*** Records for this exercise ***

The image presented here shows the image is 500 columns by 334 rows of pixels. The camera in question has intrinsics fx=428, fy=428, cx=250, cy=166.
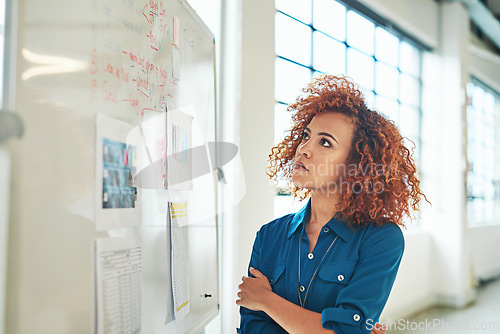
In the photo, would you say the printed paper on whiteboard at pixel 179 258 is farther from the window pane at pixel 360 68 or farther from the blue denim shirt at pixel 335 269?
the window pane at pixel 360 68

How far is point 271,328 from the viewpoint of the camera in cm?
159

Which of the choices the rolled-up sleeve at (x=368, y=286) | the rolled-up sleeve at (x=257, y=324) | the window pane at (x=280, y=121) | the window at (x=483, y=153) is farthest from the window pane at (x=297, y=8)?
the window at (x=483, y=153)

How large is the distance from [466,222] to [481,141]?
4.45 ft

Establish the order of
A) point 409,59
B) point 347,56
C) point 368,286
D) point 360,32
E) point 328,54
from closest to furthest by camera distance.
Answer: point 368,286 < point 328,54 < point 347,56 < point 360,32 < point 409,59

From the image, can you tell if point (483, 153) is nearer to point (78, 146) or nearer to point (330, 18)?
point (330, 18)

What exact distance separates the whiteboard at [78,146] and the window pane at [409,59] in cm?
395

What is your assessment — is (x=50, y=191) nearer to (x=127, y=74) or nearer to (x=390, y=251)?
(x=127, y=74)

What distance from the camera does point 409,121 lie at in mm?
5035

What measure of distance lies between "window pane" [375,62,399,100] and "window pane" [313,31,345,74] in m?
0.75

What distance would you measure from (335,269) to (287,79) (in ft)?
6.22

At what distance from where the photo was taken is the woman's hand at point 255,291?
155 cm

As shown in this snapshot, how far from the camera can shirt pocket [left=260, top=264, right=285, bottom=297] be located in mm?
1627

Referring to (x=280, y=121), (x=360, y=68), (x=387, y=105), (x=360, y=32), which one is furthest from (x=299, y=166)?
(x=387, y=105)

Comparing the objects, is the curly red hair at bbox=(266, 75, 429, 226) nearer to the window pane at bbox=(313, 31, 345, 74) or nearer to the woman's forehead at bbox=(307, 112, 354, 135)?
the woman's forehead at bbox=(307, 112, 354, 135)
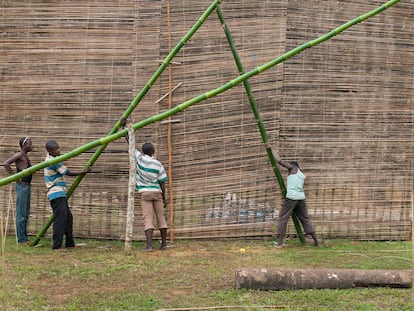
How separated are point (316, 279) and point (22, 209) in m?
3.93

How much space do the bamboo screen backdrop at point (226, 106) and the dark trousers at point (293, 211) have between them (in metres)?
0.30

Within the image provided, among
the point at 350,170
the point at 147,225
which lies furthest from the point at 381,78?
the point at 147,225

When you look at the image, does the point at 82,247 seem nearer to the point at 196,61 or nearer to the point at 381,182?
the point at 196,61

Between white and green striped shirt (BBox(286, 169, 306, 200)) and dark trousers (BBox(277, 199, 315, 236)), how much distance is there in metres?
0.07

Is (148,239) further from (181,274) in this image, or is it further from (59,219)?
(181,274)

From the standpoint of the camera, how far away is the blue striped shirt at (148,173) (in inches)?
263

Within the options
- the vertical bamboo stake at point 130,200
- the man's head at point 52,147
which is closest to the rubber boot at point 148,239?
the vertical bamboo stake at point 130,200

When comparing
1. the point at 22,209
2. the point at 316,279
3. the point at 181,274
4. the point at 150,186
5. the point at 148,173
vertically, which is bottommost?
the point at 181,274

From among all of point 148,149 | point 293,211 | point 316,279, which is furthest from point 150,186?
point 316,279

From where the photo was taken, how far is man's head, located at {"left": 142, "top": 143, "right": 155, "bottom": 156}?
6.70m

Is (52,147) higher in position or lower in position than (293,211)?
higher

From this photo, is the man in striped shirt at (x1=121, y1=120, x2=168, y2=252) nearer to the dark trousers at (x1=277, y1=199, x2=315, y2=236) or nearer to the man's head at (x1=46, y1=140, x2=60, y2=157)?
the man's head at (x1=46, y1=140, x2=60, y2=157)

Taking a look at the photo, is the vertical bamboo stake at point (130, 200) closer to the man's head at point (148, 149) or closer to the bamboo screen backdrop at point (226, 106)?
the man's head at point (148, 149)

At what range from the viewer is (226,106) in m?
7.13
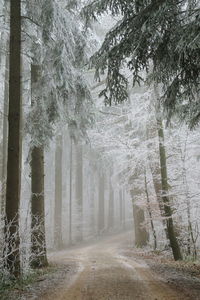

***

### Task prompt
Which of the lines above contain the word "much"? Show each of those lines in full.

### Solution for this exercise
How much space do the bamboo screen backdrop at point (226, 106) and the dark trousers at point (293, 211) have between them (in metres)?
Between white and green striped shirt (BBox(286, 169, 306, 200)) and dark trousers (BBox(277, 199, 315, 236)), how much distance is there in metres?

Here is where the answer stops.